Rojas Pachas est connu pour son roman Random[7] et son travail académique consacré aux auteurs latino-américains[8]. En 2015, il a reçu le prix de la gestion culturelle des arts et du patrimoine du Ministère chilien de la culture, des arts et du patrimoine[9]. À propos de son œuvre poétique, la lauréate du Prix national de littérature chilien 2024[10], Elvira Hernández a déclaré: «L'auteur, par conviction, est de l'autre côté. Passé au crible de l'autobiographie quasi picaresque, par quelque ressource non liée à la science-fiction, il sera aussi de l'autre côté de la référentialité. Daniel Rojas Pachas connaît les vicissitudes de cette autorité autrefois héroïque: l'histoire du péché perdu de l'originalité, de l'effacement, de la rature, du décentrement, de la pulvérisation qui sont aujourd'hui des lieux communs"[11].
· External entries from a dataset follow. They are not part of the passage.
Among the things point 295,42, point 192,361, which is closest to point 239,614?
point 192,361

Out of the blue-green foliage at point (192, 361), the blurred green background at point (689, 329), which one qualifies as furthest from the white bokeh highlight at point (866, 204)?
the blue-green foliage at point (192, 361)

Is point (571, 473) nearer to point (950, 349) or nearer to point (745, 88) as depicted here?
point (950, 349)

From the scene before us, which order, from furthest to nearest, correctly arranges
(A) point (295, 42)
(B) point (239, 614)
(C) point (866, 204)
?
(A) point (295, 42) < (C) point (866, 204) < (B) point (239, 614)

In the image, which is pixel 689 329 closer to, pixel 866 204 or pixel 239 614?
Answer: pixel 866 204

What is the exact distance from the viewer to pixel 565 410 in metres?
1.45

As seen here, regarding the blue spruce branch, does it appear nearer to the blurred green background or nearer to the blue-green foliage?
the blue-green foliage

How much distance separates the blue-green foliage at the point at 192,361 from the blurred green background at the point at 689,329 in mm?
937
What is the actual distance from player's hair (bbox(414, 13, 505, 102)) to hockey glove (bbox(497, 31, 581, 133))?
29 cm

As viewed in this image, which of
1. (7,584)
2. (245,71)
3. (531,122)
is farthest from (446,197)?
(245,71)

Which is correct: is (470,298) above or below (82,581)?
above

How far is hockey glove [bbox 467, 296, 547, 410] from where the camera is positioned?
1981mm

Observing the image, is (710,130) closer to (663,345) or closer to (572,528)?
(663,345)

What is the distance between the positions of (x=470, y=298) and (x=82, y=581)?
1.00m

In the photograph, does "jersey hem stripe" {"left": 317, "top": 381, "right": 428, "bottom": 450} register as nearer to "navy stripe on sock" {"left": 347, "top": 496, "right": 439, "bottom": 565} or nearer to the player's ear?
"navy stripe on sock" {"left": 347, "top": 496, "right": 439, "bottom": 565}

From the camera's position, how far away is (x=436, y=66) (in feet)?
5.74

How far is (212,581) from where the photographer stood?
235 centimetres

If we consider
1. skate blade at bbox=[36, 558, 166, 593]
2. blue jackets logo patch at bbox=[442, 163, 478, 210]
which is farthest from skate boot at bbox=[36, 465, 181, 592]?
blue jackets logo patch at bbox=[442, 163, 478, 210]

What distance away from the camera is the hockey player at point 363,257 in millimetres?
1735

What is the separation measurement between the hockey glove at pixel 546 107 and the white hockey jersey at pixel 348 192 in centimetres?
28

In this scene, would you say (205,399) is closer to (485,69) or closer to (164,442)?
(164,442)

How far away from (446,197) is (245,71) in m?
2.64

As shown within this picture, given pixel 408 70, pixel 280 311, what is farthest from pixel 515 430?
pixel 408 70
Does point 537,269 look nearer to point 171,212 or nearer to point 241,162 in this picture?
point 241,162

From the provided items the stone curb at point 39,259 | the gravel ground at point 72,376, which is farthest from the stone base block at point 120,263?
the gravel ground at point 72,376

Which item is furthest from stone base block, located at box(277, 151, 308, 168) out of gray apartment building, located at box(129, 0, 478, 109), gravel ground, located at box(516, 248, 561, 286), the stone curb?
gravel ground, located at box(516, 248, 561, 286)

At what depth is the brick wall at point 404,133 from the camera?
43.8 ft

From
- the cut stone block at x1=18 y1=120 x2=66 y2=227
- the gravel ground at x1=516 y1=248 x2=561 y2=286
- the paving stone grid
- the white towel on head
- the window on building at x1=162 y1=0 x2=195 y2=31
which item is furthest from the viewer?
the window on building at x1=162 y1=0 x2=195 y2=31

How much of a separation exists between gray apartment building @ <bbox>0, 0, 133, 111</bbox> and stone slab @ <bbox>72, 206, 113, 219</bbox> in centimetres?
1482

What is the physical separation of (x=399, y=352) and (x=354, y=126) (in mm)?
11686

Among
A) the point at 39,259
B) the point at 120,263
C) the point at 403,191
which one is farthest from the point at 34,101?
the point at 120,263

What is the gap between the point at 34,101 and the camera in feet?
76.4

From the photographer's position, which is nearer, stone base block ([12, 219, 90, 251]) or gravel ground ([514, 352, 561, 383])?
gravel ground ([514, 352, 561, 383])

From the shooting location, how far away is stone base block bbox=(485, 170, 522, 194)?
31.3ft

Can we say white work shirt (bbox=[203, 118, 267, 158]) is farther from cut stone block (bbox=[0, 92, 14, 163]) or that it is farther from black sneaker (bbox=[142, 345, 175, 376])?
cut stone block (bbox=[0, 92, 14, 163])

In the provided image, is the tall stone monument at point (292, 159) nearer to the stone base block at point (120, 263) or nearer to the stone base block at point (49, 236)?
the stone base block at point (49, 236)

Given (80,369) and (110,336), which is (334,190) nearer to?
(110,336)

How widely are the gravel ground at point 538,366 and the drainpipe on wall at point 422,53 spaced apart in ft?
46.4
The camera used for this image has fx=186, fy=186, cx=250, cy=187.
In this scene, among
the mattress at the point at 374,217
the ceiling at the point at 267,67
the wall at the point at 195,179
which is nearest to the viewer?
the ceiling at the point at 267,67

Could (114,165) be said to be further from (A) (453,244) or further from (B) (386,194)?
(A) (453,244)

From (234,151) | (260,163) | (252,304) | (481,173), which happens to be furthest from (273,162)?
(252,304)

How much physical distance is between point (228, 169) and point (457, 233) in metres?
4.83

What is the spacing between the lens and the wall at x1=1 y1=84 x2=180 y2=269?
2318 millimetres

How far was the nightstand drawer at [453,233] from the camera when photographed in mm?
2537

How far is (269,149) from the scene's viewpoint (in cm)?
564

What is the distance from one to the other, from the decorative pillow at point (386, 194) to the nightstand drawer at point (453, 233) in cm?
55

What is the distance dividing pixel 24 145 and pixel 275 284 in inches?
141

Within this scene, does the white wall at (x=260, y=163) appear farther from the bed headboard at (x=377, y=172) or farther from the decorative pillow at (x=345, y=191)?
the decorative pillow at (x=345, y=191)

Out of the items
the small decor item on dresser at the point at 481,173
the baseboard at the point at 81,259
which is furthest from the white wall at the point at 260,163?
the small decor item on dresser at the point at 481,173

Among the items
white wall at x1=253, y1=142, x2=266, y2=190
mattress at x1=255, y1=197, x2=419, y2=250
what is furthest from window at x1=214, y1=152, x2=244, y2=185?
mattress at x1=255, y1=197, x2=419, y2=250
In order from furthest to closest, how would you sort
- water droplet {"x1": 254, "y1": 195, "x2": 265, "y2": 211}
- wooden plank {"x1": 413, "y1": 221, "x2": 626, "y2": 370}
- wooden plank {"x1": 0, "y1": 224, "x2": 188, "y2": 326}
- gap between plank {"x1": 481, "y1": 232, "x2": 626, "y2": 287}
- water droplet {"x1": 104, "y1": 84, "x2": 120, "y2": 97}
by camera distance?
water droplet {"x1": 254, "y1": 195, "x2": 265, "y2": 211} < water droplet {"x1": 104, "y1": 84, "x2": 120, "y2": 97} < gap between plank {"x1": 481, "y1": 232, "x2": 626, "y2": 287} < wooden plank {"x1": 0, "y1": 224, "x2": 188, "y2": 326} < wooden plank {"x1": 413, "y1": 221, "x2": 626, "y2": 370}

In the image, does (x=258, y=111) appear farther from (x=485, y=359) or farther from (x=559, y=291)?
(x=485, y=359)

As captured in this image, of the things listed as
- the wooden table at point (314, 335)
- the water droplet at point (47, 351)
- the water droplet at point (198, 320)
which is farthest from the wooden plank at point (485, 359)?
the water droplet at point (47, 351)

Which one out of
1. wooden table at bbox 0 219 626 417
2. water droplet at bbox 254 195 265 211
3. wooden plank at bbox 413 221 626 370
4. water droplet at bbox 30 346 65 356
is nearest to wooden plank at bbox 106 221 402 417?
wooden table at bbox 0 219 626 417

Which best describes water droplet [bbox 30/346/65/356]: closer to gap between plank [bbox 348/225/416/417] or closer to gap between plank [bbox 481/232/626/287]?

En 2013, Pachas a été anthologisé avec Alejandro Zambra, Nona Fernández et Mike Wilson dans le livre «.CL textos de frontera»[12] de l'Université Alberto Hurtado. En 2014, il a fait partie du livre Chronicles: «Ciudad Fritanga» avec des auteurs tels que Lina Meruane et Jorge Baradit. Les critiques ont déclaré ce qui suit: «L'écrivain et éditeur Daniel Rojas Pachas (Cristo Barroco, Tea Party[13]), qui réussit à faire mouche avec une prose expérimentale, dialogue avec Arica. L'allégorie qu'il fait du Centre commercial du Pacifique est exacte pour illustrer le centralisme des ariquenos, leurs qualités chauvines et leur tendance à l'auto-abandon"[14]. En 2021, il est anthologisé dans un livre de contes latino-américains contemporains «Bajo la soledad del Neon» avec Guadalupe Nettel et Liliana Colanzi. En 2023, il présente à la Foire internationale du livre de Guadalajara son essai dédié à Manuel Scorza dans le livre Olafo y los amigos[15] publié au Mexique par l'Institut culturel du gouvernement de Guanajuato.